An international team led by investigators at BGI-Shenzhen and the University of Copenhagen used bisulfite- and transcriptome sequencing to explore the epigenetics of environment-influenced sex determination in the recently sequenced half-smooth tongue sole, Cynoglossus semilaevis — a flatfish in which sex is determined by both genetic and environmental factors. The researchers assessed five pooled gonad samples for the study, representing male, female, pseudo-male, and crossed C. semilaevis. In the process, they detected methylation shifts that dial down expression from the female "W" chromosome and bump up the representation of male "Z" chromosome genes during environmentally-induced sex reversal, for example. Those included epigenetic shifts passed on to pseudo-male fish in the next generation.

A French-led team looks at microRNA levels — and their expression effects — in dendritic cells from individuals infected with Mycobacterium tuberculosis. By comparing miRNA and expression levels in infected and uninfected cells from 65 individuals with European ancestry, the researchers identified 91 miRNAs that were muted in infected cells and another 64 that were found at elevated levels. Among them were at least two miRNAs associated with expression quantitative trait loci involved in infection response. The analysis also uncovered infection-related changes in the way that miRNAs interact with target messenger RNAs in the genome.

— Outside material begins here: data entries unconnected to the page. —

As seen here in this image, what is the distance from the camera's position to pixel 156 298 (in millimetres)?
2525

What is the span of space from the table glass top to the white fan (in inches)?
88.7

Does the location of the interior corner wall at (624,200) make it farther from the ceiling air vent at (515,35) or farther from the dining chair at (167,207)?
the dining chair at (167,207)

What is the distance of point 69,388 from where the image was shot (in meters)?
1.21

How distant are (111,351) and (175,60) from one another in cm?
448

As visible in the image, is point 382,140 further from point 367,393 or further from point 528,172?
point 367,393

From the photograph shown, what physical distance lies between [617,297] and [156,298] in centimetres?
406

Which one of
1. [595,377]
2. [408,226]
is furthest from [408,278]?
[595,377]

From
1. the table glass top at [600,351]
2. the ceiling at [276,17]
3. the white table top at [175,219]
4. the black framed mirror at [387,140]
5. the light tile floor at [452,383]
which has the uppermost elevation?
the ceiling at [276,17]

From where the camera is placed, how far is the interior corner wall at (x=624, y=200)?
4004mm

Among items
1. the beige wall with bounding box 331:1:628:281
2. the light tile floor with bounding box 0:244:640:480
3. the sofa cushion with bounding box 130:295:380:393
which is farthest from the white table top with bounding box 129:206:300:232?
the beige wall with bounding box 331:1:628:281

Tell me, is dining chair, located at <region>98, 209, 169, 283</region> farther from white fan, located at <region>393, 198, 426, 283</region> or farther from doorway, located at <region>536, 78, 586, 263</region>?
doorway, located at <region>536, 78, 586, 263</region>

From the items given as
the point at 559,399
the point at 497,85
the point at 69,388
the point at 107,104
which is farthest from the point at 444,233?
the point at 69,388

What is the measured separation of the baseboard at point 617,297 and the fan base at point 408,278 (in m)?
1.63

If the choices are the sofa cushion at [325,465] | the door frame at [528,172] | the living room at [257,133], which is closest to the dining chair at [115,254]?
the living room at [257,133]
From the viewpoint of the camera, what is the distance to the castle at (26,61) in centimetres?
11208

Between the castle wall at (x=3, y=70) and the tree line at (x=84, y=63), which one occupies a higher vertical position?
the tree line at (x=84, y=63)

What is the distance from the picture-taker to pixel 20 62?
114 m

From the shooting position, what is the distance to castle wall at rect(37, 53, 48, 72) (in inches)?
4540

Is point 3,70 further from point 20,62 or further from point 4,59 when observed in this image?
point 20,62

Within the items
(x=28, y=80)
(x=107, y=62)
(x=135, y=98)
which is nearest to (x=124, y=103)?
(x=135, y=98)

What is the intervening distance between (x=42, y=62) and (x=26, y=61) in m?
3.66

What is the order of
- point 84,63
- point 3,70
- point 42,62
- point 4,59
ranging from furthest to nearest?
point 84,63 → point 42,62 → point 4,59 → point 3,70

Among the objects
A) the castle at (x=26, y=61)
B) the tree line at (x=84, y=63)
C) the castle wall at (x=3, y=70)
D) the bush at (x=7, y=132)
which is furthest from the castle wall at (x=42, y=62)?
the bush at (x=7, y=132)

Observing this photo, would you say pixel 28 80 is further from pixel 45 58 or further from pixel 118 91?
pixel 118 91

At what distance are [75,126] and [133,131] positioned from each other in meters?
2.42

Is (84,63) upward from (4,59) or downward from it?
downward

A pre-cancerous condition called myelodysplastic syndrome, which often progresses to acute myeloid leukemia, involves hyper-methylation at hundreds of genes, according to another Genome Research study. Researchers from the US and Japan did DNA methylation profiling in spleen and bone marrow samples from mice carrying mutations associated with MDS and AML — a search that unearthed hundreds of hyper-methylated genes in each of the MDS mouse models, along with a rise in methylation patterns associated with age. Roughly two-thirds of the corresponding genes showed higher-than-usual methylation in samples from humans with MDS, too. "Our data show consistency in patterns of aberrant DNA methylation in human and mouse MDS," study authors write, "and suggest that, epigenetically, MDS displays an accelerated aging phenotype."